New evidence emerges

July 4:
The Times of London reports that a virus 96 percent identical to the coronavirus that causes covid-19 was found in an abandoned copper mine in China in 2012. The bat-infested copper mine in southwestern China was home to a coronavirus that left six men sick with pneumonia, with three eventually dying, after they had been tasked with shoveling bat guano out of the mine.
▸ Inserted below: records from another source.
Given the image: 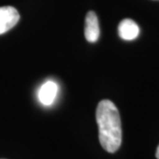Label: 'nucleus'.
Wrapping results in <instances>:
<instances>
[{
	"instance_id": "obj_1",
	"label": "nucleus",
	"mask_w": 159,
	"mask_h": 159,
	"mask_svg": "<svg viewBox=\"0 0 159 159\" xmlns=\"http://www.w3.org/2000/svg\"><path fill=\"white\" fill-rule=\"evenodd\" d=\"M96 118L102 147L109 153L116 152L122 142L121 122L116 105L110 100H102L97 105Z\"/></svg>"
},
{
	"instance_id": "obj_2",
	"label": "nucleus",
	"mask_w": 159,
	"mask_h": 159,
	"mask_svg": "<svg viewBox=\"0 0 159 159\" xmlns=\"http://www.w3.org/2000/svg\"><path fill=\"white\" fill-rule=\"evenodd\" d=\"M20 20V14L12 6L0 7V34L12 29Z\"/></svg>"
},
{
	"instance_id": "obj_3",
	"label": "nucleus",
	"mask_w": 159,
	"mask_h": 159,
	"mask_svg": "<svg viewBox=\"0 0 159 159\" xmlns=\"http://www.w3.org/2000/svg\"><path fill=\"white\" fill-rule=\"evenodd\" d=\"M85 37L89 43H96L100 35V29L97 14L94 11H89L86 15L85 29H84Z\"/></svg>"
},
{
	"instance_id": "obj_4",
	"label": "nucleus",
	"mask_w": 159,
	"mask_h": 159,
	"mask_svg": "<svg viewBox=\"0 0 159 159\" xmlns=\"http://www.w3.org/2000/svg\"><path fill=\"white\" fill-rule=\"evenodd\" d=\"M140 34V28L135 21L125 19L119 24V34L123 40L132 41L136 39Z\"/></svg>"
},
{
	"instance_id": "obj_5",
	"label": "nucleus",
	"mask_w": 159,
	"mask_h": 159,
	"mask_svg": "<svg viewBox=\"0 0 159 159\" xmlns=\"http://www.w3.org/2000/svg\"><path fill=\"white\" fill-rule=\"evenodd\" d=\"M57 94V85L54 81H46L44 84H43L40 88L38 92V97L40 102L43 105L49 106L54 102L55 98Z\"/></svg>"
},
{
	"instance_id": "obj_6",
	"label": "nucleus",
	"mask_w": 159,
	"mask_h": 159,
	"mask_svg": "<svg viewBox=\"0 0 159 159\" xmlns=\"http://www.w3.org/2000/svg\"><path fill=\"white\" fill-rule=\"evenodd\" d=\"M156 157H157V158L159 159V145L157 148V153H156Z\"/></svg>"
}]
</instances>
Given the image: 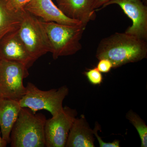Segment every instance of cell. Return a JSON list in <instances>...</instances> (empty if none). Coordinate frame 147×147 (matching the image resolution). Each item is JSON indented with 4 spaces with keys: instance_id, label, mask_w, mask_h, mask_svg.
Segmentation results:
<instances>
[{
    "instance_id": "cell-1",
    "label": "cell",
    "mask_w": 147,
    "mask_h": 147,
    "mask_svg": "<svg viewBox=\"0 0 147 147\" xmlns=\"http://www.w3.org/2000/svg\"><path fill=\"white\" fill-rule=\"evenodd\" d=\"M147 56L146 41L125 32H116L100 40L96 57L107 59L116 68L126 64L135 63Z\"/></svg>"
},
{
    "instance_id": "cell-2",
    "label": "cell",
    "mask_w": 147,
    "mask_h": 147,
    "mask_svg": "<svg viewBox=\"0 0 147 147\" xmlns=\"http://www.w3.org/2000/svg\"><path fill=\"white\" fill-rule=\"evenodd\" d=\"M46 117L21 108L10 134L11 147H45L44 127Z\"/></svg>"
},
{
    "instance_id": "cell-3",
    "label": "cell",
    "mask_w": 147,
    "mask_h": 147,
    "mask_svg": "<svg viewBox=\"0 0 147 147\" xmlns=\"http://www.w3.org/2000/svg\"><path fill=\"white\" fill-rule=\"evenodd\" d=\"M42 21L53 59L76 54L82 48L80 42L86 26H70Z\"/></svg>"
},
{
    "instance_id": "cell-4",
    "label": "cell",
    "mask_w": 147,
    "mask_h": 147,
    "mask_svg": "<svg viewBox=\"0 0 147 147\" xmlns=\"http://www.w3.org/2000/svg\"><path fill=\"white\" fill-rule=\"evenodd\" d=\"M18 34L29 54L36 61L51 52V47L42 20L26 11L21 13Z\"/></svg>"
},
{
    "instance_id": "cell-5",
    "label": "cell",
    "mask_w": 147,
    "mask_h": 147,
    "mask_svg": "<svg viewBox=\"0 0 147 147\" xmlns=\"http://www.w3.org/2000/svg\"><path fill=\"white\" fill-rule=\"evenodd\" d=\"M26 87V94L19 100L21 108H28L34 114L39 110H47L53 117L62 110L63 102L69 91L66 86L58 89L42 90L30 82Z\"/></svg>"
},
{
    "instance_id": "cell-6",
    "label": "cell",
    "mask_w": 147,
    "mask_h": 147,
    "mask_svg": "<svg viewBox=\"0 0 147 147\" xmlns=\"http://www.w3.org/2000/svg\"><path fill=\"white\" fill-rule=\"evenodd\" d=\"M28 69L22 64L1 60L0 63L1 98L19 100L26 89L23 81L28 76Z\"/></svg>"
},
{
    "instance_id": "cell-7",
    "label": "cell",
    "mask_w": 147,
    "mask_h": 147,
    "mask_svg": "<svg viewBox=\"0 0 147 147\" xmlns=\"http://www.w3.org/2000/svg\"><path fill=\"white\" fill-rule=\"evenodd\" d=\"M77 115L76 110L65 106L60 113L46 119L44 127L45 147L65 146L69 132Z\"/></svg>"
},
{
    "instance_id": "cell-8",
    "label": "cell",
    "mask_w": 147,
    "mask_h": 147,
    "mask_svg": "<svg viewBox=\"0 0 147 147\" xmlns=\"http://www.w3.org/2000/svg\"><path fill=\"white\" fill-rule=\"evenodd\" d=\"M117 4L131 19L132 25L125 32L146 41L147 40V6L142 0H112L102 6Z\"/></svg>"
},
{
    "instance_id": "cell-9",
    "label": "cell",
    "mask_w": 147,
    "mask_h": 147,
    "mask_svg": "<svg viewBox=\"0 0 147 147\" xmlns=\"http://www.w3.org/2000/svg\"><path fill=\"white\" fill-rule=\"evenodd\" d=\"M18 29L8 33L0 40V58L22 64L28 69L36 61L19 38Z\"/></svg>"
},
{
    "instance_id": "cell-10",
    "label": "cell",
    "mask_w": 147,
    "mask_h": 147,
    "mask_svg": "<svg viewBox=\"0 0 147 147\" xmlns=\"http://www.w3.org/2000/svg\"><path fill=\"white\" fill-rule=\"evenodd\" d=\"M25 10L45 22L51 21L70 26L84 25L65 16L52 0H31L26 6Z\"/></svg>"
},
{
    "instance_id": "cell-11",
    "label": "cell",
    "mask_w": 147,
    "mask_h": 147,
    "mask_svg": "<svg viewBox=\"0 0 147 147\" xmlns=\"http://www.w3.org/2000/svg\"><path fill=\"white\" fill-rule=\"evenodd\" d=\"M57 2L58 8L65 16L85 26L96 18L93 0H57Z\"/></svg>"
},
{
    "instance_id": "cell-12",
    "label": "cell",
    "mask_w": 147,
    "mask_h": 147,
    "mask_svg": "<svg viewBox=\"0 0 147 147\" xmlns=\"http://www.w3.org/2000/svg\"><path fill=\"white\" fill-rule=\"evenodd\" d=\"M93 129L84 115L76 118L69 130L66 147H94Z\"/></svg>"
},
{
    "instance_id": "cell-13",
    "label": "cell",
    "mask_w": 147,
    "mask_h": 147,
    "mask_svg": "<svg viewBox=\"0 0 147 147\" xmlns=\"http://www.w3.org/2000/svg\"><path fill=\"white\" fill-rule=\"evenodd\" d=\"M19 100L0 98V127L2 137L10 144V134L21 109Z\"/></svg>"
},
{
    "instance_id": "cell-14",
    "label": "cell",
    "mask_w": 147,
    "mask_h": 147,
    "mask_svg": "<svg viewBox=\"0 0 147 147\" xmlns=\"http://www.w3.org/2000/svg\"><path fill=\"white\" fill-rule=\"evenodd\" d=\"M22 12L13 11L7 7L5 0H0V40L6 34L19 28Z\"/></svg>"
},
{
    "instance_id": "cell-15",
    "label": "cell",
    "mask_w": 147,
    "mask_h": 147,
    "mask_svg": "<svg viewBox=\"0 0 147 147\" xmlns=\"http://www.w3.org/2000/svg\"><path fill=\"white\" fill-rule=\"evenodd\" d=\"M126 118L137 129L141 140V147H147V126L145 122L133 110L127 113Z\"/></svg>"
},
{
    "instance_id": "cell-16",
    "label": "cell",
    "mask_w": 147,
    "mask_h": 147,
    "mask_svg": "<svg viewBox=\"0 0 147 147\" xmlns=\"http://www.w3.org/2000/svg\"><path fill=\"white\" fill-rule=\"evenodd\" d=\"M88 82L94 86L100 85L102 83L103 76L97 67L90 69L84 72Z\"/></svg>"
},
{
    "instance_id": "cell-17",
    "label": "cell",
    "mask_w": 147,
    "mask_h": 147,
    "mask_svg": "<svg viewBox=\"0 0 147 147\" xmlns=\"http://www.w3.org/2000/svg\"><path fill=\"white\" fill-rule=\"evenodd\" d=\"M31 0H5L9 8L16 12H21L25 10L26 6Z\"/></svg>"
},
{
    "instance_id": "cell-18",
    "label": "cell",
    "mask_w": 147,
    "mask_h": 147,
    "mask_svg": "<svg viewBox=\"0 0 147 147\" xmlns=\"http://www.w3.org/2000/svg\"><path fill=\"white\" fill-rule=\"evenodd\" d=\"M93 129L94 136L97 138L99 146L100 147H119L120 146V142L119 140H115L113 142H109V143H106L103 141L101 137L98 134V131L100 129V126L98 123H96L94 128Z\"/></svg>"
},
{
    "instance_id": "cell-19",
    "label": "cell",
    "mask_w": 147,
    "mask_h": 147,
    "mask_svg": "<svg viewBox=\"0 0 147 147\" xmlns=\"http://www.w3.org/2000/svg\"><path fill=\"white\" fill-rule=\"evenodd\" d=\"M96 67L101 73H107L113 68V65L108 59H100L99 60Z\"/></svg>"
},
{
    "instance_id": "cell-20",
    "label": "cell",
    "mask_w": 147,
    "mask_h": 147,
    "mask_svg": "<svg viewBox=\"0 0 147 147\" xmlns=\"http://www.w3.org/2000/svg\"><path fill=\"white\" fill-rule=\"evenodd\" d=\"M112 0H93L92 8L94 10H96L105 3ZM145 4L147 5V0H142Z\"/></svg>"
},
{
    "instance_id": "cell-21",
    "label": "cell",
    "mask_w": 147,
    "mask_h": 147,
    "mask_svg": "<svg viewBox=\"0 0 147 147\" xmlns=\"http://www.w3.org/2000/svg\"><path fill=\"white\" fill-rule=\"evenodd\" d=\"M7 142H6L2 137L0 136V147H6L7 144Z\"/></svg>"
},
{
    "instance_id": "cell-22",
    "label": "cell",
    "mask_w": 147,
    "mask_h": 147,
    "mask_svg": "<svg viewBox=\"0 0 147 147\" xmlns=\"http://www.w3.org/2000/svg\"><path fill=\"white\" fill-rule=\"evenodd\" d=\"M1 58H0V63H1Z\"/></svg>"
},
{
    "instance_id": "cell-23",
    "label": "cell",
    "mask_w": 147,
    "mask_h": 147,
    "mask_svg": "<svg viewBox=\"0 0 147 147\" xmlns=\"http://www.w3.org/2000/svg\"><path fill=\"white\" fill-rule=\"evenodd\" d=\"M0 98H1V96H0Z\"/></svg>"
}]
</instances>
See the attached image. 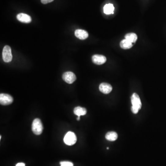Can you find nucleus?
Masks as SVG:
<instances>
[{
  "label": "nucleus",
  "mask_w": 166,
  "mask_h": 166,
  "mask_svg": "<svg viewBox=\"0 0 166 166\" xmlns=\"http://www.w3.org/2000/svg\"><path fill=\"white\" fill-rule=\"evenodd\" d=\"M131 102L132 104L131 111L133 114H137L142 107V103L139 96L137 93L132 94L131 97Z\"/></svg>",
  "instance_id": "nucleus-1"
},
{
  "label": "nucleus",
  "mask_w": 166,
  "mask_h": 166,
  "mask_svg": "<svg viewBox=\"0 0 166 166\" xmlns=\"http://www.w3.org/2000/svg\"><path fill=\"white\" fill-rule=\"evenodd\" d=\"M32 131L35 135H39L42 133L43 126L39 119H35L32 124Z\"/></svg>",
  "instance_id": "nucleus-2"
},
{
  "label": "nucleus",
  "mask_w": 166,
  "mask_h": 166,
  "mask_svg": "<svg viewBox=\"0 0 166 166\" xmlns=\"http://www.w3.org/2000/svg\"><path fill=\"white\" fill-rule=\"evenodd\" d=\"M77 142V137L74 132L68 131L65 135L64 138V142L68 146L74 145Z\"/></svg>",
  "instance_id": "nucleus-3"
},
{
  "label": "nucleus",
  "mask_w": 166,
  "mask_h": 166,
  "mask_svg": "<svg viewBox=\"0 0 166 166\" xmlns=\"http://www.w3.org/2000/svg\"><path fill=\"white\" fill-rule=\"evenodd\" d=\"M13 55L12 54L11 49L10 46L6 45L4 47L2 51V59L4 62H11L12 60Z\"/></svg>",
  "instance_id": "nucleus-4"
},
{
  "label": "nucleus",
  "mask_w": 166,
  "mask_h": 166,
  "mask_svg": "<svg viewBox=\"0 0 166 166\" xmlns=\"http://www.w3.org/2000/svg\"><path fill=\"white\" fill-rule=\"evenodd\" d=\"M13 98L9 94L1 93L0 95V103L2 105H9L13 102Z\"/></svg>",
  "instance_id": "nucleus-5"
},
{
  "label": "nucleus",
  "mask_w": 166,
  "mask_h": 166,
  "mask_svg": "<svg viewBox=\"0 0 166 166\" xmlns=\"http://www.w3.org/2000/svg\"><path fill=\"white\" fill-rule=\"evenodd\" d=\"M62 79L64 81L69 84L73 83L76 79V75L71 72H67L63 73Z\"/></svg>",
  "instance_id": "nucleus-6"
},
{
  "label": "nucleus",
  "mask_w": 166,
  "mask_h": 166,
  "mask_svg": "<svg viewBox=\"0 0 166 166\" xmlns=\"http://www.w3.org/2000/svg\"><path fill=\"white\" fill-rule=\"evenodd\" d=\"M92 61L94 64L98 65H102L107 61L106 57L101 54H95L92 57Z\"/></svg>",
  "instance_id": "nucleus-7"
},
{
  "label": "nucleus",
  "mask_w": 166,
  "mask_h": 166,
  "mask_svg": "<svg viewBox=\"0 0 166 166\" xmlns=\"http://www.w3.org/2000/svg\"><path fill=\"white\" fill-rule=\"evenodd\" d=\"M99 90L103 94H108L112 90V86L106 83H102L99 86Z\"/></svg>",
  "instance_id": "nucleus-8"
},
{
  "label": "nucleus",
  "mask_w": 166,
  "mask_h": 166,
  "mask_svg": "<svg viewBox=\"0 0 166 166\" xmlns=\"http://www.w3.org/2000/svg\"><path fill=\"white\" fill-rule=\"evenodd\" d=\"M17 19L19 21L24 23H30L32 20L30 16L24 13L18 14L17 15Z\"/></svg>",
  "instance_id": "nucleus-9"
},
{
  "label": "nucleus",
  "mask_w": 166,
  "mask_h": 166,
  "mask_svg": "<svg viewBox=\"0 0 166 166\" xmlns=\"http://www.w3.org/2000/svg\"><path fill=\"white\" fill-rule=\"evenodd\" d=\"M75 35L80 40L86 39L88 37V32L86 31L81 29L76 30L75 31Z\"/></svg>",
  "instance_id": "nucleus-10"
},
{
  "label": "nucleus",
  "mask_w": 166,
  "mask_h": 166,
  "mask_svg": "<svg viewBox=\"0 0 166 166\" xmlns=\"http://www.w3.org/2000/svg\"><path fill=\"white\" fill-rule=\"evenodd\" d=\"M74 114L79 117L85 116L87 114V110L85 108L81 107H77L74 108L73 110Z\"/></svg>",
  "instance_id": "nucleus-11"
},
{
  "label": "nucleus",
  "mask_w": 166,
  "mask_h": 166,
  "mask_svg": "<svg viewBox=\"0 0 166 166\" xmlns=\"http://www.w3.org/2000/svg\"><path fill=\"white\" fill-rule=\"evenodd\" d=\"M105 138L109 141H116L118 138V134L115 131H109L106 134Z\"/></svg>",
  "instance_id": "nucleus-12"
},
{
  "label": "nucleus",
  "mask_w": 166,
  "mask_h": 166,
  "mask_svg": "<svg viewBox=\"0 0 166 166\" xmlns=\"http://www.w3.org/2000/svg\"><path fill=\"white\" fill-rule=\"evenodd\" d=\"M114 9H115V8H114V5L112 4H110V3L106 4L104 6V8H103L104 13L106 14H107V15L113 14Z\"/></svg>",
  "instance_id": "nucleus-13"
},
{
  "label": "nucleus",
  "mask_w": 166,
  "mask_h": 166,
  "mask_svg": "<svg viewBox=\"0 0 166 166\" xmlns=\"http://www.w3.org/2000/svg\"><path fill=\"white\" fill-rule=\"evenodd\" d=\"M132 46H133V43L126 39L121 41L120 42V47L124 50L130 49Z\"/></svg>",
  "instance_id": "nucleus-14"
},
{
  "label": "nucleus",
  "mask_w": 166,
  "mask_h": 166,
  "mask_svg": "<svg viewBox=\"0 0 166 166\" xmlns=\"http://www.w3.org/2000/svg\"><path fill=\"white\" fill-rule=\"evenodd\" d=\"M125 39L129 41L132 43L136 42L138 39V36L134 33H129L126 34L125 36Z\"/></svg>",
  "instance_id": "nucleus-15"
},
{
  "label": "nucleus",
  "mask_w": 166,
  "mask_h": 166,
  "mask_svg": "<svg viewBox=\"0 0 166 166\" xmlns=\"http://www.w3.org/2000/svg\"><path fill=\"white\" fill-rule=\"evenodd\" d=\"M61 166H73L72 162L69 161H63L60 162Z\"/></svg>",
  "instance_id": "nucleus-16"
},
{
  "label": "nucleus",
  "mask_w": 166,
  "mask_h": 166,
  "mask_svg": "<svg viewBox=\"0 0 166 166\" xmlns=\"http://www.w3.org/2000/svg\"><path fill=\"white\" fill-rule=\"evenodd\" d=\"M41 1L42 4H46L52 2L53 0H41Z\"/></svg>",
  "instance_id": "nucleus-17"
},
{
  "label": "nucleus",
  "mask_w": 166,
  "mask_h": 166,
  "mask_svg": "<svg viewBox=\"0 0 166 166\" xmlns=\"http://www.w3.org/2000/svg\"><path fill=\"white\" fill-rule=\"evenodd\" d=\"M16 166H25V164L23 162H20V163H17Z\"/></svg>",
  "instance_id": "nucleus-18"
},
{
  "label": "nucleus",
  "mask_w": 166,
  "mask_h": 166,
  "mask_svg": "<svg viewBox=\"0 0 166 166\" xmlns=\"http://www.w3.org/2000/svg\"><path fill=\"white\" fill-rule=\"evenodd\" d=\"M80 117L78 116V118H77V120H79L80 119Z\"/></svg>",
  "instance_id": "nucleus-19"
}]
</instances>
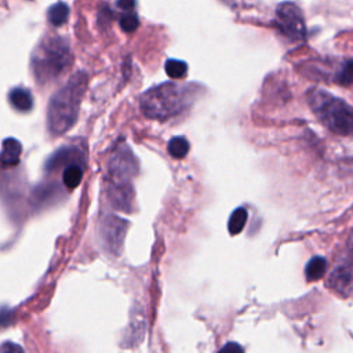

This virus was collected in 2013 and then stored and studied at WIV.

July 28:
Jamie Metzl, a former Clinton administration national security official, writes in The Wall Street Journal that “suggesting that an outbreak of a deadly bat coronavirus coincidentally occurred near the only level 4 virology institute in all of China—which happened to be studying the closest known relative of that exact virus—strains credulity.” He calls for a “comprehensive forensic investigation must include full access to all of the scientists, biological samples, laboratory records and other materials from the Wuhan virology institutes and other relevant Chinese organizations. Denying that access should be considered an admission of guilt by Beijing.”